The rising tide of user-generated content on social media sites is also adding to the problem. Much of the content is visual: videos, photos, animation. Little of it has alt tags to describe the photos nor are the videos audio described for users who are blind.

Web Accessibility Guidelines

So, despite long established guidelines from the World Wide Web Consortium and federal regulations (which are also frequently updated and revised) in the form of Section 508 of the Rehabilitation Act, accessibility for people with disabilities is still an afterthought, an accommodation made for those who complain. Many people who are blind still have to go around to the back door, still must find an alternative while sighted users simply type in a URL, point, click and go.

While Section 508 regulations have helped, little incentive exists for business to include accessibility as a pre-launch requirement for new products. Section 508 only applies to government information services that are provided electronically. Only products designed with government clients in mind must comply with Section 508.

The W3C Web Access Initiative (WAI) and Web Content Accessibility Guidelines (WCAG2.0) are just that—guidelines. There is no enforcement nor can there be. The vast majority of Internet users reject the idea of regulatory control of the Internet in any form. Besides, many websites and services are based in other countries where regulation by the U.S. government would not apply.
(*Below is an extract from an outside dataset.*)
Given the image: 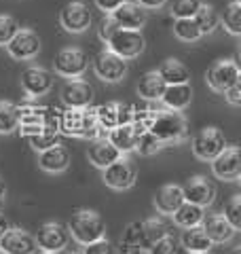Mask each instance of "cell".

So the digital divide may never be completely bridged for people with disabilities. The goal posts are continuously moving. Although increasing in number, people with disabilities are a small fraction of Internet users.

Accessible Apps and Devices

There are some bright spots. Newer devices for the mass market are beginning to incorporate simple versions of adaptive and assistive applications. Apple's iPads have a built-in text-to-speech application. There are also many adaptive and assistive applications that can be downloaded at little or no cost. The latest iPhones respond to voice commands.

The inclusion of adaptive and assistive applications in consumer electronic products is a promising development. Perhaps, as assistive technology evolves, it will continue to be mainstreamed into new devices and the trend will spread to websites and online applications. For now, we can only hope.